C'est en effet l'obsession du marginalisme, des agents rationnels et de l'équilibre du marché qui a chassé l'approche « hydraulique » bien supérieure de l'économie. Les approches hydrauliques reposent sur des résultats d'équilibre stock-flux plutôt que sur des résultats d'équilibre de marché. Comme j'ai écrit avant, cette dernière pue un déterminisme et une téléologie qui n'existent que dans l'esprit des économistes. Comme le note Krugman, tout ce système de croyances – car c'est un système de croyances – est « au cœur » de ce que les économistes sont « censés savoir ». Que Krugman dise cela avec un certain scepticisme est en effet rafraîchissant, car c'est à mon avis le problème clé de l'économie d'aujourd'hui qui en fait moins un cadre pour comprendre l'économie et plus une doctrine fondée, en fin de compte, sur une a priori, vision morale de l'homme. C'est pour cette raison que Godley et Lavoie sont beaucoup plus prudents lorsqu'ils disent que, par exemple, tout niveau d'emploi dépassant une estimation arbitraire du « plein emploi » conduira certainement à l'inflation tandis que la foule du NAIRU — que, je crois, Krugman suit - dis qu'il le fera. Godley et Lavoie ne veulent pas faire de déclarations définitives sur le comportement humain dans un a priori c'est pourquoi, dans les citations présentées ci-dessus, ils la laissent en suspens.
Les économistes du courant dominant vont s'essouffler à ce sujet et prétendre que Godley et Lavoie ne disent donc rien de pertinent parce qu'ils ne disent rien de déterminé. Mais est-ce vraiment le cas? En réalité, nous ne savons tout simplement pas si, lorsque le chômage atteindra un certain niveau, les augmentations de salaire feront monter l'inflation. C'est pourquoi, par exemple, dans les années 1990, lors du boom Clinton/Greenspan, le NAIRU a été révisé à la baisse. Au cours de cette période, Krugman affirmait que le NAIRU représentait un taux de chômage de 5.5 à 6.0 %, mais il s'est trompé lorsqu'en 2000, le taux de chômage a atteint 4 % sans augmentation substantielle de l'inflation.
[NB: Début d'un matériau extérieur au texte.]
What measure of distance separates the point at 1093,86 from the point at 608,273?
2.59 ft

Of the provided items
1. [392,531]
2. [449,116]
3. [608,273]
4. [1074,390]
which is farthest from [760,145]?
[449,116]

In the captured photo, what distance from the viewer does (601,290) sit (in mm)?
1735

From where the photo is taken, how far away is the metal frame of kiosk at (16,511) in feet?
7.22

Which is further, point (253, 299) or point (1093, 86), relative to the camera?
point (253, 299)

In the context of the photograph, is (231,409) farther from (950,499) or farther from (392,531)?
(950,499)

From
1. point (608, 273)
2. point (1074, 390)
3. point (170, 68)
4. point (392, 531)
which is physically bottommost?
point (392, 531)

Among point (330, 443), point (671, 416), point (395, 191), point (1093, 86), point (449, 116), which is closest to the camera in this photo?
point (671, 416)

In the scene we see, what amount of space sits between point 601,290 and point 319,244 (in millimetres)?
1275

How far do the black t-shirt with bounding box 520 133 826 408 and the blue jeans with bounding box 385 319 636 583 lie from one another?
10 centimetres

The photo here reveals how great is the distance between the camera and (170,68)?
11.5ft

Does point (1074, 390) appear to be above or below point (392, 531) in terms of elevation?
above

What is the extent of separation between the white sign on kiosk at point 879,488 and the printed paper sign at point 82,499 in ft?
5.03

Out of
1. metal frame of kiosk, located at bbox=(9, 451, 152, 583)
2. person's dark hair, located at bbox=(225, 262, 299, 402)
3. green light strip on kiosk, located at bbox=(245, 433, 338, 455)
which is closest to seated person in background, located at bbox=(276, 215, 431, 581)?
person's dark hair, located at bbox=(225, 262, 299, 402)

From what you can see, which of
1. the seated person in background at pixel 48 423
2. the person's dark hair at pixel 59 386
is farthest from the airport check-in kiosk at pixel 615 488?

La clé ici est le contexte. Nous devons contextualiser ces prévisions en tenant compte, par exemple, de la force des institutions du marché du travail, entre autres. Ce n'est pas difficile à faire et peut être laissé à notre jugement à tout moment. C'est l'avantage de la tradition de Cambridge du keynésianisme hydraulique : elle n'insiste pas sur le fait que le modèle doit tout nous dire, mais le présente plutôt comme un cadre pour une enquête empirique intuitive. C'est de loin supérieur à la prétention d'essayer de construire de petits modèles idiots avec toutes les réponses, comme le font à la fois les néo-keynésiens Phillips Curve et les gens de NAIRU.
La tradition de Cambridge nous pousse, en tant qu'économistes, à ne pas prendre les hypothèses de modélisation pour argent comptant et à plutôt appliquer notre jugement et notre bon sens pour faire des prévisions et des projections. À cet égard, Krugman évite ce qui est peut-être le point le plus saillant de tout le débat : en utilisant leur bon sens, Godley et la foule de Levy ont bien compris la fragilité du boom de Clinton et du crash à venir et en utilisant ses modèles, Krugman s'est trompé. Cela devrait, si l'économie prétend même être à distance scientifique, être la fin de l'histoire. Pourtant, Krugman a une chronique très lue dans le NYT et Godley reste obscur et sujet aux erreurs de lecture de personnes comme Krugman. Cela soulève la question de savoir quel statut occupe réellement l'économie dans le discours contemporain.